■ Problem details: Look in the listing below for the line that has "Handpainted cushions 60x50cm.", then return it and each following line up to and including the one with "TV Anbauwand In", exactly and without pictures.

(Beginning of The input)

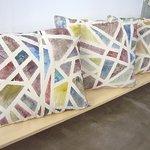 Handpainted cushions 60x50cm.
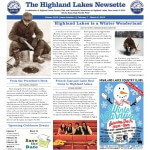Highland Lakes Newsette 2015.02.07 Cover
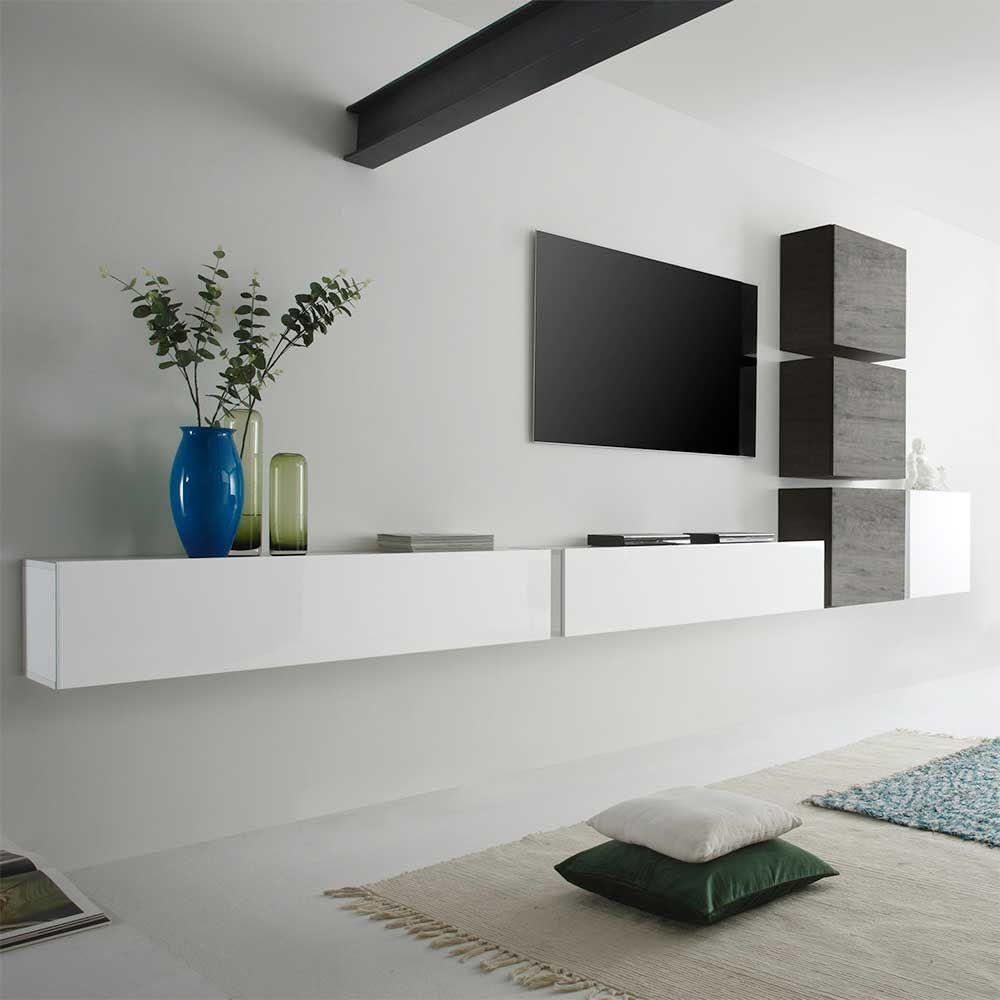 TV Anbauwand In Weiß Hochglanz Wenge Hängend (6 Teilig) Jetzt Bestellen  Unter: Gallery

(End of The input)
(Beginning of The input)

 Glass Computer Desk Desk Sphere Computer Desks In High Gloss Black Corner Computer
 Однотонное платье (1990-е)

(End of The input)
(Beginning of The input)

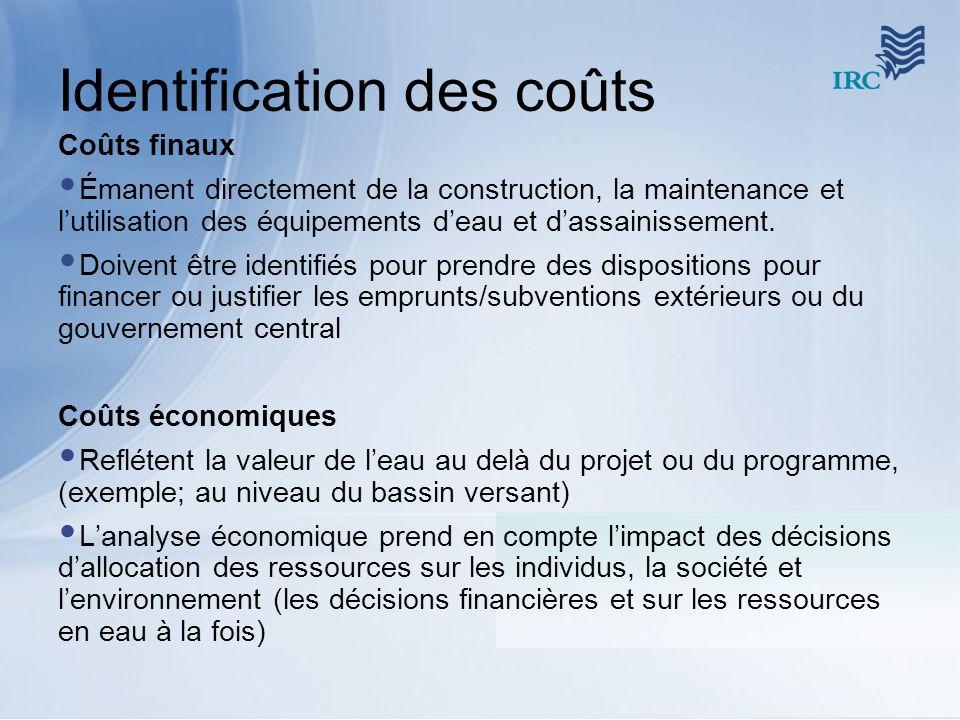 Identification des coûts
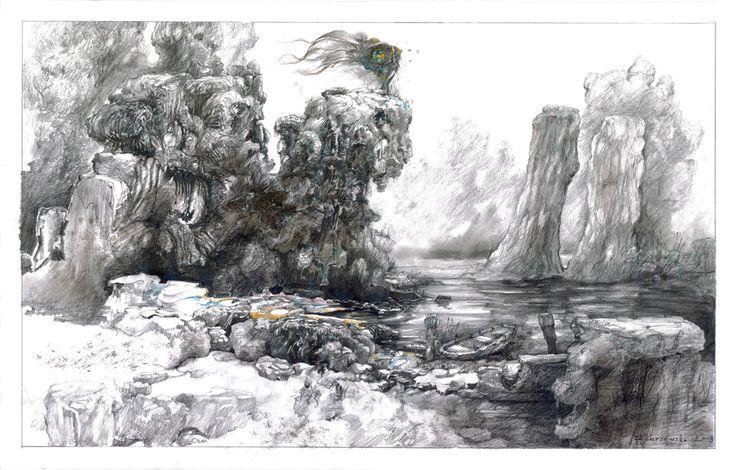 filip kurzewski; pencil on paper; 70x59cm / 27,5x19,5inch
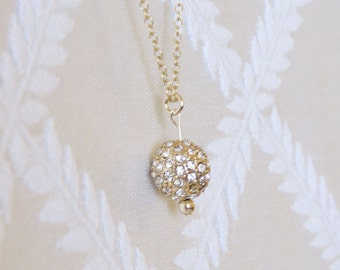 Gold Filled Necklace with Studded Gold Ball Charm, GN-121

(End of The input)

■ Result of this task:
 Handpainted cushions 60x50cm.
Highland Lakes Newsette 2015.02.07 Cover
 TV Anbauwand In Weiß Hochglanz Wenge Hängend (6 Teilig) Jetzt Bestellen  Unter: Gallery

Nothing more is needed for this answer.